##### TASK INPUTS

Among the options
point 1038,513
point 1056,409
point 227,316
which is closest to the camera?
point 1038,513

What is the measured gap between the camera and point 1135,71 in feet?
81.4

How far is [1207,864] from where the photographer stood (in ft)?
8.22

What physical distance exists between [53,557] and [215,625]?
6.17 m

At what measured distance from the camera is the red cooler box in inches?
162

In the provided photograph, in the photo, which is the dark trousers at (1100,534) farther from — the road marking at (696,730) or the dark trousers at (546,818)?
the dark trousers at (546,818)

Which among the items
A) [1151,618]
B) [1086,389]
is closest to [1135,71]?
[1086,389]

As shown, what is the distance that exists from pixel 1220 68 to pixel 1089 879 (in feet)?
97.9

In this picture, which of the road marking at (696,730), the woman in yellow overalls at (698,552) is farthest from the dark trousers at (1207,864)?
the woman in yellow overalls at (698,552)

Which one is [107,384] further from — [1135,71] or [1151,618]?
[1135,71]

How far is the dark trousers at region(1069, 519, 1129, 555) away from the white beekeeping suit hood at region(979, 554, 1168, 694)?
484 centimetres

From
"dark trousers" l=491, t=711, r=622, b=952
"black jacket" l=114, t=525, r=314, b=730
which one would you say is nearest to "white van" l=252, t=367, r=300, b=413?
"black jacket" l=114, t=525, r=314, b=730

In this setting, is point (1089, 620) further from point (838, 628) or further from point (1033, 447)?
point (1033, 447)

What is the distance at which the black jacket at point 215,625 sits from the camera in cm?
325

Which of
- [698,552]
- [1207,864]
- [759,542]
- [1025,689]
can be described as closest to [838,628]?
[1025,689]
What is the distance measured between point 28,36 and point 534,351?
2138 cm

##########

## TASK REQUIREMENTS:
Extract all of the data above without altering anything.

## WRITTEN ANSWER:
Among the options
point 1038,513
point 1056,409
point 227,316
which is closest to the camera?
point 1038,513

What is the measured gap between the camera and point 1135,71 in feet?
81.4

How far is [1207,864] from where the photographer stood (in ft)?
8.22

What physical distance exists between [53,557] and [215,625]?
6.17 m

At what measured distance from the camera is the red cooler box in inches?
162

In the provided photograph, in the photo, which is the dark trousers at (1100,534) farther from — the road marking at (696,730) or the dark trousers at (546,818)?
the dark trousers at (546,818)

Which among the items
A) [1151,618]
B) [1086,389]
is closest to [1135,71]?
[1086,389]

As shown, what is the distance that exists from pixel 1220 68 to pixel 1089 879 (in feet)?
97.9

In this picture, which of the road marking at (696,730), the woman in yellow overalls at (698,552) is farthest from the dark trousers at (1207,864)?
the woman in yellow overalls at (698,552)

Which one is [107,384] further from — [1135,71] or [1151,618]?
[1135,71]

How far is the dark trousers at region(1069, 519, 1129, 555) away from the white beekeeping suit hood at region(979, 554, 1168, 694)?
484 centimetres

From
"dark trousers" l=491, t=711, r=622, b=952
"black jacket" l=114, t=525, r=314, b=730
which one would you say is nearest to "white van" l=252, t=367, r=300, b=413?
"black jacket" l=114, t=525, r=314, b=730

In this setting, is point (1089, 620) further from point (838, 628) or further from point (1033, 447)?
point (1033, 447)

What is the distance at which the black jacket at point 215,625 sits from the camera in cm?
325

Which of
- [698,552]
- [1207,864]
- [759,542]
- [1025,689]
can be described as closest to [838,628]?
[1025,689]
What is the distance measured between point 28,36 and point 534,351?
2138 cm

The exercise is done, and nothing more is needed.